Supernodes communicate with header encryption enabled, so they should be somewhat in sync +/- 16 seconds. If your edges also use header encryption (-H
), they should also be in sync with the other egdes and all supernodes at the same range.
I think it’s better if you experiment, ...
I can offer you a sn1: n2n.lucktu.com:10090
I am sorry that I currently am not able to offer this level of support.
... and also look at the output of edge1, sn1 and sn2.
Do you want to share those? Someone might jump into it.
... and also look at the output of edge1, sn1 and sn2
One more thought: If you inspect the management port output of edges and supernodes, please make sure that edges / supernodes do not connect using the local addresses (could happen due to name resolution configuration) but the public ones. You can ensure this by providing all -l ...
with public IP addresses – at the edges as well as at the supernodes, at least for testing.
I didn’t plan for you to jump in. ^_^
Yes, all -l ... with public ip addresses.
Might have something to do with the fact that sn3 was already running on pc2, even though it had nothing to do with sn1 & sn2?
Let’s put this question aside. you’d better test it yourself. the main problem is that edge1(Initiator) is easy to become someone else’s child and not easy to come back.
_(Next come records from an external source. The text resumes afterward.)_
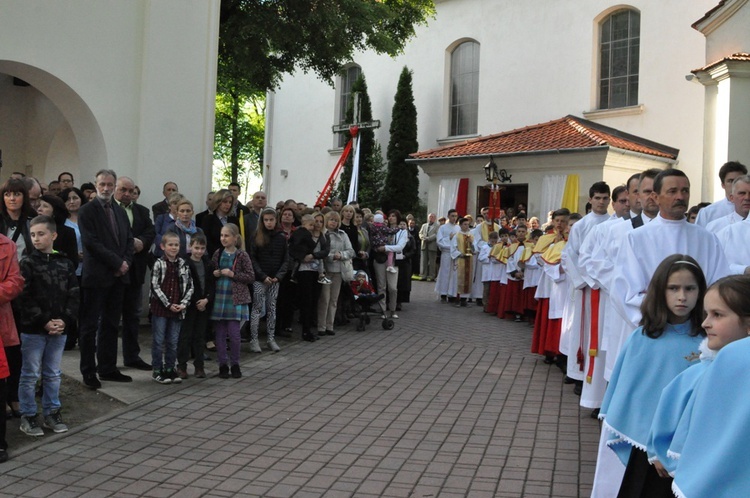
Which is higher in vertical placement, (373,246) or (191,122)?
(191,122)

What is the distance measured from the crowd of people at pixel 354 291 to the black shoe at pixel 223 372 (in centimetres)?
2

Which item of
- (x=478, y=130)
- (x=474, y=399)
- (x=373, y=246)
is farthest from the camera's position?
(x=478, y=130)

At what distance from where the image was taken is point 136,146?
11.8 meters

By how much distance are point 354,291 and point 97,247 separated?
568cm

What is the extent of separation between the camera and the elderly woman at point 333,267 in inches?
482

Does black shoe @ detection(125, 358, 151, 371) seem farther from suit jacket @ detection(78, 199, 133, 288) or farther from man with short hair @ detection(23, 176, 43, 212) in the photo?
man with short hair @ detection(23, 176, 43, 212)

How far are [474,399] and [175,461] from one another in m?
3.41

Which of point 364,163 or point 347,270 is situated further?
point 364,163

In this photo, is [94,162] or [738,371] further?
[94,162]

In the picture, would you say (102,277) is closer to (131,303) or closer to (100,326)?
(100,326)

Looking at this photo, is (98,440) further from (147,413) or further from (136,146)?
(136,146)

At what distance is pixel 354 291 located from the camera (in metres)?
13.1

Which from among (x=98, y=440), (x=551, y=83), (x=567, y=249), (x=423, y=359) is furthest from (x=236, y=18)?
(x=551, y=83)

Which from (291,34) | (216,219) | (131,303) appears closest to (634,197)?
(131,303)
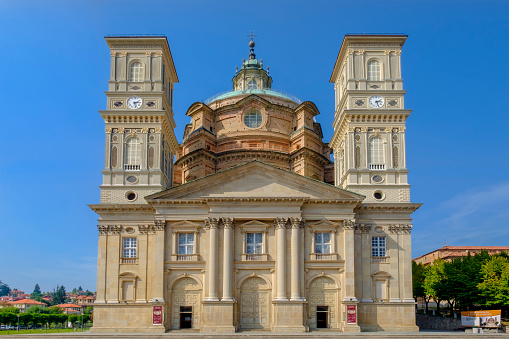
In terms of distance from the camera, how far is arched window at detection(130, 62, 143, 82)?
159 feet

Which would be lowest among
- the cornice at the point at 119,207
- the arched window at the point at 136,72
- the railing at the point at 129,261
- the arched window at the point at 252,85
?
the railing at the point at 129,261

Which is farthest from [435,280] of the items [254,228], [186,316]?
[186,316]

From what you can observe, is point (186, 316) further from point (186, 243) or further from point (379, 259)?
point (379, 259)

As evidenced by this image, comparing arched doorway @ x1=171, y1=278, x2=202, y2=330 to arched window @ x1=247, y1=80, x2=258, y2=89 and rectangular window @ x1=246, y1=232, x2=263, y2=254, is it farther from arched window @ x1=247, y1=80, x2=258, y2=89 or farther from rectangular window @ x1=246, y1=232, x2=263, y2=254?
arched window @ x1=247, y1=80, x2=258, y2=89

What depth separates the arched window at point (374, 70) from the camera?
4875cm

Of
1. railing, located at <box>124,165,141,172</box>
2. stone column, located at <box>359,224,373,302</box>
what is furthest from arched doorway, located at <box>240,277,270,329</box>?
railing, located at <box>124,165,141,172</box>

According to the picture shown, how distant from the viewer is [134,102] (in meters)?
47.6

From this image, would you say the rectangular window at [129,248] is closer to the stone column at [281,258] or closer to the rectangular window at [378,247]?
the stone column at [281,258]

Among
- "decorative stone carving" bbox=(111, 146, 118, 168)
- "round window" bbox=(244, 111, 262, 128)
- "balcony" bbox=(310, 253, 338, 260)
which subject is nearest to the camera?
"balcony" bbox=(310, 253, 338, 260)

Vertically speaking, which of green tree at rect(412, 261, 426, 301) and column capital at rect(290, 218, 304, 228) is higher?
column capital at rect(290, 218, 304, 228)

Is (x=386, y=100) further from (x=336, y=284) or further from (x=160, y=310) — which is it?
Answer: (x=160, y=310)

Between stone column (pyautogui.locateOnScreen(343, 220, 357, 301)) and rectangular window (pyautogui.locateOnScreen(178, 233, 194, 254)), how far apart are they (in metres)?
11.5

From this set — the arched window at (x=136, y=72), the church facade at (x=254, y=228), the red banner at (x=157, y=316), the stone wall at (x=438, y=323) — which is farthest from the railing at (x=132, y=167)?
the stone wall at (x=438, y=323)

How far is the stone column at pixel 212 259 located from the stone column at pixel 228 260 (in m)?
0.66
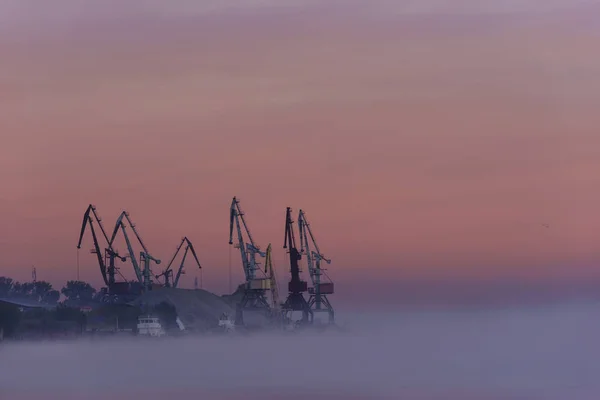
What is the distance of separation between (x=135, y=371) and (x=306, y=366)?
21.4 meters

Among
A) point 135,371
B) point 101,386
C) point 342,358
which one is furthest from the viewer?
point 342,358

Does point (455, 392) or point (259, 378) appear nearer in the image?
point (455, 392)

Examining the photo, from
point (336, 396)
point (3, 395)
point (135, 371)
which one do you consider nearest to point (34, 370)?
point (135, 371)

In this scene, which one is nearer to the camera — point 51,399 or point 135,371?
point 51,399

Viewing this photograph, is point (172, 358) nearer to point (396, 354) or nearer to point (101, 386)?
point (396, 354)

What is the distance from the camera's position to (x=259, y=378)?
140m

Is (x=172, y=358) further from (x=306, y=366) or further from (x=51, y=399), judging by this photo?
(x=51, y=399)

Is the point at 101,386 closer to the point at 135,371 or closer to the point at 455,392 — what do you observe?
the point at 135,371

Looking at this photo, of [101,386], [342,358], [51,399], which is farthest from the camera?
[342,358]

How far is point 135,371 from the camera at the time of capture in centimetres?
15512

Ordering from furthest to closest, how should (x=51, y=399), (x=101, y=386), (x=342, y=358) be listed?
1. (x=342, y=358)
2. (x=101, y=386)
3. (x=51, y=399)

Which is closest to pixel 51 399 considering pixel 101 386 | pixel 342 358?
pixel 101 386

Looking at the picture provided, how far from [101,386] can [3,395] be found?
15.1 metres

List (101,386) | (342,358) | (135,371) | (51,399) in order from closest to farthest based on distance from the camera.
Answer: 1. (51,399)
2. (101,386)
3. (135,371)
4. (342,358)
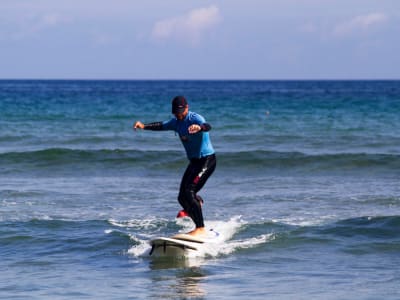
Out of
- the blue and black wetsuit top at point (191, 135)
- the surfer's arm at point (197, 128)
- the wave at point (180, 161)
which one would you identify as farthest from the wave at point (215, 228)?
the wave at point (180, 161)

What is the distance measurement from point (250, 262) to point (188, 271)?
0.93 m

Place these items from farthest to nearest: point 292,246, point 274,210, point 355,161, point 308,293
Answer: point 355,161 < point 274,210 < point 292,246 < point 308,293

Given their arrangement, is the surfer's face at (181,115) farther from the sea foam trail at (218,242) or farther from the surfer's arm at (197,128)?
the sea foam trail at (218,242)

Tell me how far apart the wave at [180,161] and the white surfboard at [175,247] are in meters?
10.0

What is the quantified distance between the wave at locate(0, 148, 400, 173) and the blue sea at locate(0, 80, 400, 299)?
50mm

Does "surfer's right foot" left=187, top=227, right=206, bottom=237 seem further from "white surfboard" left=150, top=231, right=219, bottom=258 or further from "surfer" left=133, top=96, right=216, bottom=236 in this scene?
"white surfboard" left=150, top=231, right=219, bottom=258

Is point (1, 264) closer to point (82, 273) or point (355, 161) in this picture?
point (82, 273)

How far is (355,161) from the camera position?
22.4 metres

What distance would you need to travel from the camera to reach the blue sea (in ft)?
33.0

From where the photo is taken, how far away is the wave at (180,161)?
71.7ft

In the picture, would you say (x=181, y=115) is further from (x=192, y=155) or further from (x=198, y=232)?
(x=198, y=232)

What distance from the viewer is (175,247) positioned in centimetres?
1145

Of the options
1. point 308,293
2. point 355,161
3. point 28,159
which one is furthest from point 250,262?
point 28,159

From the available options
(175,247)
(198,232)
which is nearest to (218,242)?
(198,232)
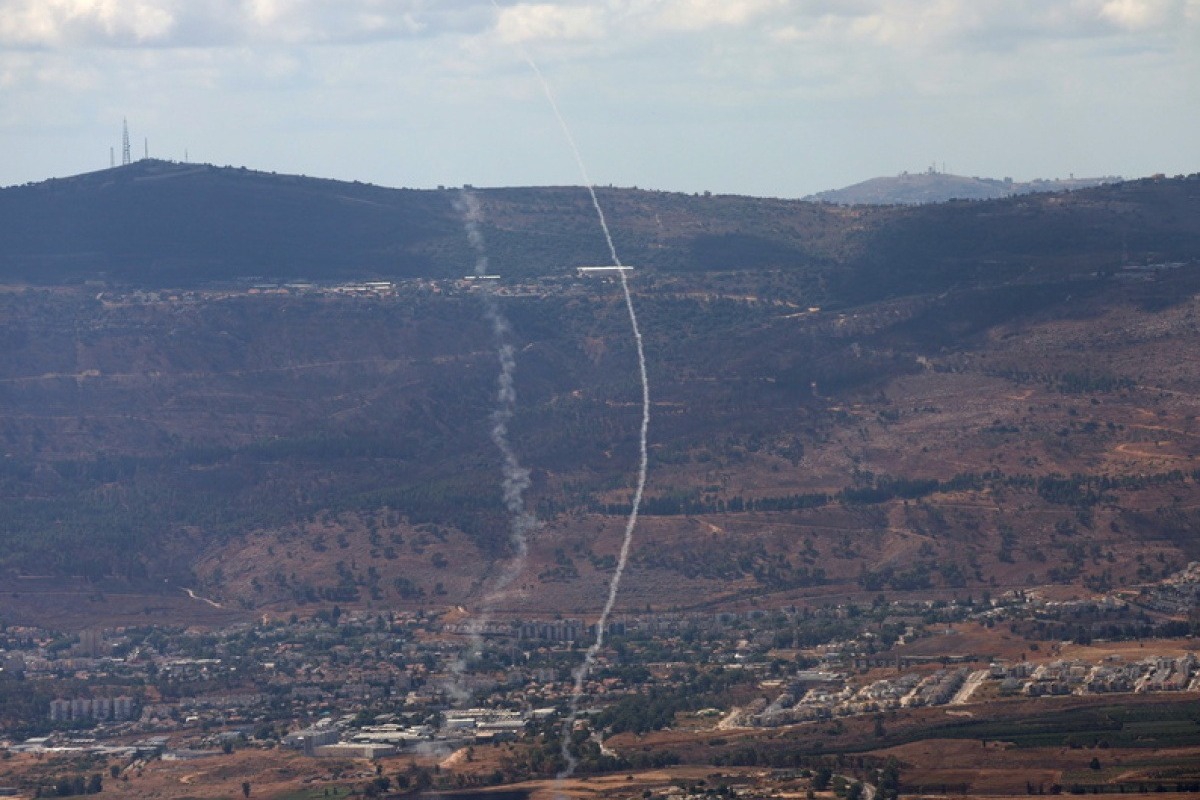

I’m more interested in #839 now!
I think that if DHT technology is introduced in the future, the "federation" is only a transitional function, and it is not worth the excessive effort in the "federation".
the "federation" is only a transitional function
Indeed. Moving more towards p2p does not need the federation concept anymore... well, it will look differently and will not be limited to the supernode side. We might need a master key signing every peer's key (consider it private, just like today's federation name) and a public key to verify, just like current -P
.
We obviously are on the same sheet of paper... :wink:
Given the extremely long list of (random) supernodes seen on your screenshot, I need to ask if all supernodes (and edges) are from the same and current dev code.
I need to ask if all supernodes (and edges) are from the same and current dev code.
I don’t recognize any of them except for the first supernode (223.133.68.170:10090), this is from sn2's management_port_out. those supernodes must be different versions from all over the world.
those supernodes must be different versions from all over the world
With a view to their IP addresses like 0.0.0.0
, 8.0.0.0
or 0.0.1.0
, it is very unlikely to see actual supernodes. I still assume that the supernodes are not built from the same source version, thus incompatible and hence this erroneous behavior. Can you check the supernode versions?
Can you check the supernode versions?
v.2.9.0.r999.b735ad6.
Let’s put this question aside please.
Is this still an issue?
I do not have the condition test at present, I shut down first, in the future, if it still exists, I’ll come back to it.
Now, edge1 loses contact with edge2/3/4 unless edge1 restart; if we kill the sn2, edge1 can contact with edge2/3/4, but when we restart sn2, it loses again.